Не забывай, не забывай…
Не забывай, как белой пеной
У нас сады цветут весной,
Не забывай, не забывай, как после смены
Встречались мы, встречались мы у проходной!
— Вот, Анюта, слышала? — сказал Корниенко и погрозил Анечке пальцем. — Не забывай!
Не забывай родные дали,
Родных небес простор и высь.
Не забывай, не забывай, о чем мечтали
И в чем с тобой, и в чем с тобой мы поклялись!
Не забывай, не забывай…
Ночью генерал лежал в наушниках, чтоб, не дай бог, ничего не услышать, и возмущенно думал: «Что ж они там прямо при ребенке, что ли?» Но потом вспомнил, что его самого и Травушку это не останавливало, вздохнул и попытался в конце-то концов заснуть.
Но молодожены тоже боялись, что генерал что-нибудь такое услышит, а Леву, между прочим, и младенец смущал, так что в свою первую брачную ночь они ничем не скрипели, не издавали никаких вакхических воплей и стенаний, просто шептались и хихикали до утра, как в пионерском лагере или в Царствии Небесном.
На следующий день Лева улетел, а через две недели и Анечка с Сашкой.
И остались опять генерал с сыном одни, и зажили по-прежнему, как будто и не было этого сумасшедшего года.

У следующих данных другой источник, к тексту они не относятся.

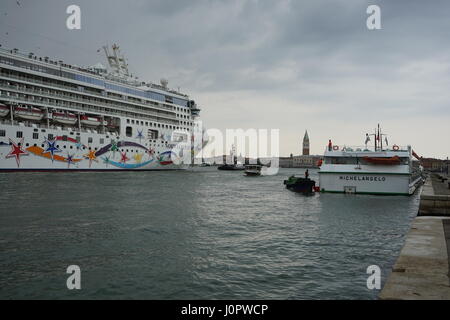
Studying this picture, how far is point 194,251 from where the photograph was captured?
37.7 feet

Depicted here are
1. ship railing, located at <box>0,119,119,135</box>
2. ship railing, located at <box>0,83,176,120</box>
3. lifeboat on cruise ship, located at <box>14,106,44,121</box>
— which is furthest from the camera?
ship railing, located at <box>0,83,176,120</box>

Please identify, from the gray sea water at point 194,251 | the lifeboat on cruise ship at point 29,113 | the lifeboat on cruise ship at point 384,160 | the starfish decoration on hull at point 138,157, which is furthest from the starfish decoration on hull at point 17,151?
the lifeboat on cruise ship at point 384,160

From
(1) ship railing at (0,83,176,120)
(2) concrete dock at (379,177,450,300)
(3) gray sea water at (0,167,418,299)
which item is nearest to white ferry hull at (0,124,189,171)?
(1) ship railing at (0,83,176,120)

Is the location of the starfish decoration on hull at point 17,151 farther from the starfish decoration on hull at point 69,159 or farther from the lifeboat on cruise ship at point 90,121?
the lifeboat on cruise ship at point 90,121

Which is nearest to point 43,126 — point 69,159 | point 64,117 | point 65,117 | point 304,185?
point 64,117

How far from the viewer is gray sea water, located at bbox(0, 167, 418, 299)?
26.4 feet

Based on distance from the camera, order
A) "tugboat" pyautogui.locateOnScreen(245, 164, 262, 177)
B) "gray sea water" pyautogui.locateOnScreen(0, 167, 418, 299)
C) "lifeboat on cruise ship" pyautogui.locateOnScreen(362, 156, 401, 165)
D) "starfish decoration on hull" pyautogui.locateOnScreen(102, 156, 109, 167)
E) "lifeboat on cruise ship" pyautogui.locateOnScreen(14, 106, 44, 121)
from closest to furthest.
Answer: "gray sea water" pyautogui.locateOnScreen(0, 167, 418, 299)
"lifeboat on cruise ship" pyautogui.locateOnScreen(362, 156, 401, 165)
"lifeboat on cruise ship" pyautogui.locateOnScreen(14, 106, 44, 121)
"starfish decoration on hull" pyautogui.locateOnScreen(102, 156, 109, 167)
"tugboat" pyautogui.locateOnScreen(245, 164, 262, 177)

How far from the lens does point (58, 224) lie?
15.6 m

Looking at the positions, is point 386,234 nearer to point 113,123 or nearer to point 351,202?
point 351,202

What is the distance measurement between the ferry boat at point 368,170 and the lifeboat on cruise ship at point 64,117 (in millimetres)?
46326

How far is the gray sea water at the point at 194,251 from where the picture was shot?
8039 millimetres

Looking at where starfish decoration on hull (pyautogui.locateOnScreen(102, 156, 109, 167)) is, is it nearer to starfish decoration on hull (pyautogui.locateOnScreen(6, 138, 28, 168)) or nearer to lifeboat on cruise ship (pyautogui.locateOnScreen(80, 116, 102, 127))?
lifeboat on cruise ship (pyautogui.locateOnScreen(80, 116, 102, 127))

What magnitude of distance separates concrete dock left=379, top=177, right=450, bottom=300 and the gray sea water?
1068 mm

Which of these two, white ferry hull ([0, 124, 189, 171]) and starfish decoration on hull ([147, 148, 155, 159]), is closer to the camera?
white ferry hull ([0, 124, 189, 171])
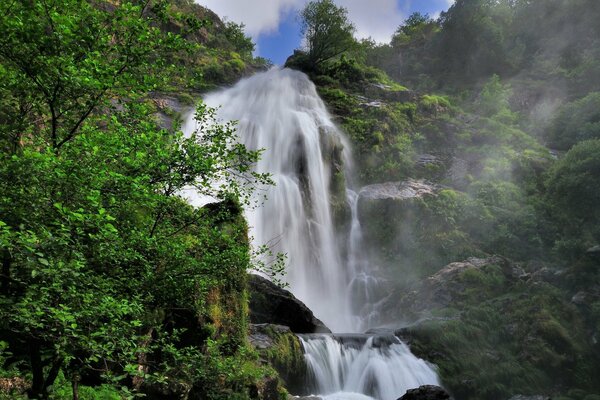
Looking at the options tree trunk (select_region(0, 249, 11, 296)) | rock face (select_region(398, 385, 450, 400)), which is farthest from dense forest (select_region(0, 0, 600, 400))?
rock face (select_region(398, 385, 450, 400))

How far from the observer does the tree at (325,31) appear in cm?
3794

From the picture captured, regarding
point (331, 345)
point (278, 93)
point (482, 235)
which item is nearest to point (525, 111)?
point (482, 235)

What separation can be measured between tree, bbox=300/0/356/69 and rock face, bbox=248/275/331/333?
97.6ft

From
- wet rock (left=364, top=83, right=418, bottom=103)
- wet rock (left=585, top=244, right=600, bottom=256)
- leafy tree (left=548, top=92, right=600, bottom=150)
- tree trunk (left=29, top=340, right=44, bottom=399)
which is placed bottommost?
tree trunk (left=29, top=340, right=44, bottom=399)

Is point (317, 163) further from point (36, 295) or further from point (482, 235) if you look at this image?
point (36, 295)

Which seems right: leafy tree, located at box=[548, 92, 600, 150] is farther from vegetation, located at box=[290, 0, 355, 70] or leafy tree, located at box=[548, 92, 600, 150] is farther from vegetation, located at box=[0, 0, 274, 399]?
vegetation, located at box=[0, 0, 274, 399]

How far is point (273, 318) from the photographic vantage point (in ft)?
47.9

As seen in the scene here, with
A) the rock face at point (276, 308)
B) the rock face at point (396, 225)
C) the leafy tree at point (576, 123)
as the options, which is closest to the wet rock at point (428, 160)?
the rock face at point (396, 225)

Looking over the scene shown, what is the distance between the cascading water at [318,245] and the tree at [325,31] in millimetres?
10088

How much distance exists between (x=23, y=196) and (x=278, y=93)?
97.1ft

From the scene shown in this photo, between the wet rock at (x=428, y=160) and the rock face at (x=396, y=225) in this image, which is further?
the wet rock at (x=428, y=160)

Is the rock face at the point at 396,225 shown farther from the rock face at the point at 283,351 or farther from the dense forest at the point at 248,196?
the rock face at the point at 283,351

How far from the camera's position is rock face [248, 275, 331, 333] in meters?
14.6

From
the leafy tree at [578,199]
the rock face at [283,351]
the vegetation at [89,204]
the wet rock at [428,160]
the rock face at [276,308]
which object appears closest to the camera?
the vegetation at [89,204]
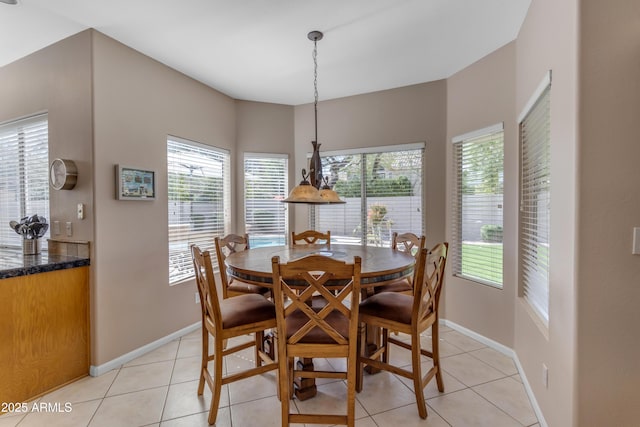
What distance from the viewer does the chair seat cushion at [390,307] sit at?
6.77ft

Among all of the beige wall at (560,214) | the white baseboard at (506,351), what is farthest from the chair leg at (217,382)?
the white baseboard at (506,351)

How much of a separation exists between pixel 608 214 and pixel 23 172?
4.60 m

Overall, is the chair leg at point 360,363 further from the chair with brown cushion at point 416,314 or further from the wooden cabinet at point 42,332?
the wooden cabinet at point 42,332

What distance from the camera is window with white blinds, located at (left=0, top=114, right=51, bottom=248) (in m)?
2.94

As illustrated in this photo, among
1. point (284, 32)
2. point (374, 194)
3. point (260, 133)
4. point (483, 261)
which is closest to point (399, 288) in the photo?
point (483, 261)

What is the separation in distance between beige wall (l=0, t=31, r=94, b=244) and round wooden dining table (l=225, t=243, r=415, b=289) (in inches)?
52.0

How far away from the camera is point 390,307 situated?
216 centimetres

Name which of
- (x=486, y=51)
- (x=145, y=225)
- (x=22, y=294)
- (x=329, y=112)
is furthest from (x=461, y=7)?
(x=22, y=294)

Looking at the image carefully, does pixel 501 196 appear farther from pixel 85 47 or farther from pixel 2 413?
pixel 2 413

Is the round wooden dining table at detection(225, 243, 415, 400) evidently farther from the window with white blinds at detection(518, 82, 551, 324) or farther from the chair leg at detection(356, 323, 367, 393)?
the window with white blinds at detection(518, 82, 551, 324)

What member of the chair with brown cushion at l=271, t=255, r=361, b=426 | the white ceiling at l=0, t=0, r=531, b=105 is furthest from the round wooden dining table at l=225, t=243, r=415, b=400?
the white ceiling at l=0, t=0, r=531, b=105

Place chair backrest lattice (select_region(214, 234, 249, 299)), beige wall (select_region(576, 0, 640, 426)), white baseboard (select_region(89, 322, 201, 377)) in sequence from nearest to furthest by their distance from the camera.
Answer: beige wall (select_region(576, 0, 640, 426)), white baseboard (select_region(89, 322, 201, 377)), chair backrest lattice (select_region(214, 234, 249, 299))

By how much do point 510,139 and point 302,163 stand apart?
2456mm

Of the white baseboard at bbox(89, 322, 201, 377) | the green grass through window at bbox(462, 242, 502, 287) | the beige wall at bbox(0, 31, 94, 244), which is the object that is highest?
the beige wall at bbox(0, 31, 94, 244)
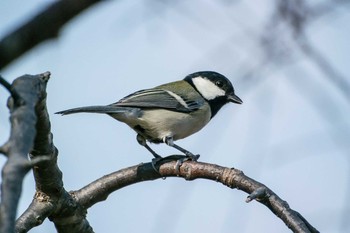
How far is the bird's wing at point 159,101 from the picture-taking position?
478cm

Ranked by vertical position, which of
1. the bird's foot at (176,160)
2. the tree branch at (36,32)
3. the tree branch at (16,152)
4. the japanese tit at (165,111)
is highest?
the japanese tit at (165,111)

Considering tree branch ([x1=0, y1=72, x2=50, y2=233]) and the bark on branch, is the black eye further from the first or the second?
tree branch ([x1=0, y1=72, x2=50, y2=233])

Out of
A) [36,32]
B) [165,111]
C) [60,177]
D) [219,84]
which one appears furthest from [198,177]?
[219,84]

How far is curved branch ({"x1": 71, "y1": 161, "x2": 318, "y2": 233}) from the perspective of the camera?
243 cm

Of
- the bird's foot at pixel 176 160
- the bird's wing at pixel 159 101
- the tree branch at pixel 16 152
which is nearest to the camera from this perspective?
the tree branch at pixel 16 152

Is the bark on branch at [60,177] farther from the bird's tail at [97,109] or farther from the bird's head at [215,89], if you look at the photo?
the bird's head at [215,89]

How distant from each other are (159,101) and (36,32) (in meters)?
2.94

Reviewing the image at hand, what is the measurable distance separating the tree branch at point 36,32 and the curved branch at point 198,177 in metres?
0.90

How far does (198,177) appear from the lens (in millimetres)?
2918

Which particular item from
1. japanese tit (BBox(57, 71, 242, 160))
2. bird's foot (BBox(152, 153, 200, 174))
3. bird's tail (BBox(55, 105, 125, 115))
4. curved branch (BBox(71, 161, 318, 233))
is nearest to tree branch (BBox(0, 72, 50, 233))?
curved branch (BBox(71, 161, 318, 233))

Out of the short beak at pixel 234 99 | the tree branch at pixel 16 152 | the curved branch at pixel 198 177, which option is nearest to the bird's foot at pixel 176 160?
the curved branch at pixel 198 177

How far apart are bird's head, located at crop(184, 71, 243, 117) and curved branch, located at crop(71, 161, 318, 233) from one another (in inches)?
93.1

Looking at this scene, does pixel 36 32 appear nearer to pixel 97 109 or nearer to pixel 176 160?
pixel 176 160

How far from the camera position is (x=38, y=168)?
2656 millimetres
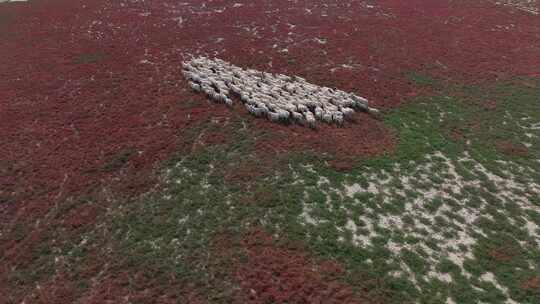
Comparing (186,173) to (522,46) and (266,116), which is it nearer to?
(266,116)

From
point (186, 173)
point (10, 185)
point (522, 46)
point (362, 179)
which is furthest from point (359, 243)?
point (522, 46)

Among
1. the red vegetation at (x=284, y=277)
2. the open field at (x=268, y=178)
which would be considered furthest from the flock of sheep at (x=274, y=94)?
the red vegetation at (x=284, y=277)

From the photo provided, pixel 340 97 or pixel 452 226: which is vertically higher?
pixel 340 97

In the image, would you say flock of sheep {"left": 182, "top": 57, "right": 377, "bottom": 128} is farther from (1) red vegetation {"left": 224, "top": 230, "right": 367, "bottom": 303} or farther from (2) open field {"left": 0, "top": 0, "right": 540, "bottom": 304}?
(1) red vegetation {"left": 224, "top": 230, "right": 367, "bottom": 303}

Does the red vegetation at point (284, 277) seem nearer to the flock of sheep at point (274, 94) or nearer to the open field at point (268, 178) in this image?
the open field at point (268, 178)

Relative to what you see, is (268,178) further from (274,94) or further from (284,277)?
(274,94)

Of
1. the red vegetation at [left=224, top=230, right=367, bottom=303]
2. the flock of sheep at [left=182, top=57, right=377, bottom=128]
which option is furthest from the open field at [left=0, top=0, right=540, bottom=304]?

И Лариса Сергеевна снова начала их подкармливать, с Василием Ивановичем, правда, старалась не встречаться, звонила и просила Степку зайти за тефтелями или за половиной пирога с капустой и яйцом, очень вкусного. Сашкину кроватку отдали майору Малафееву, у которого жена снова родила девочку.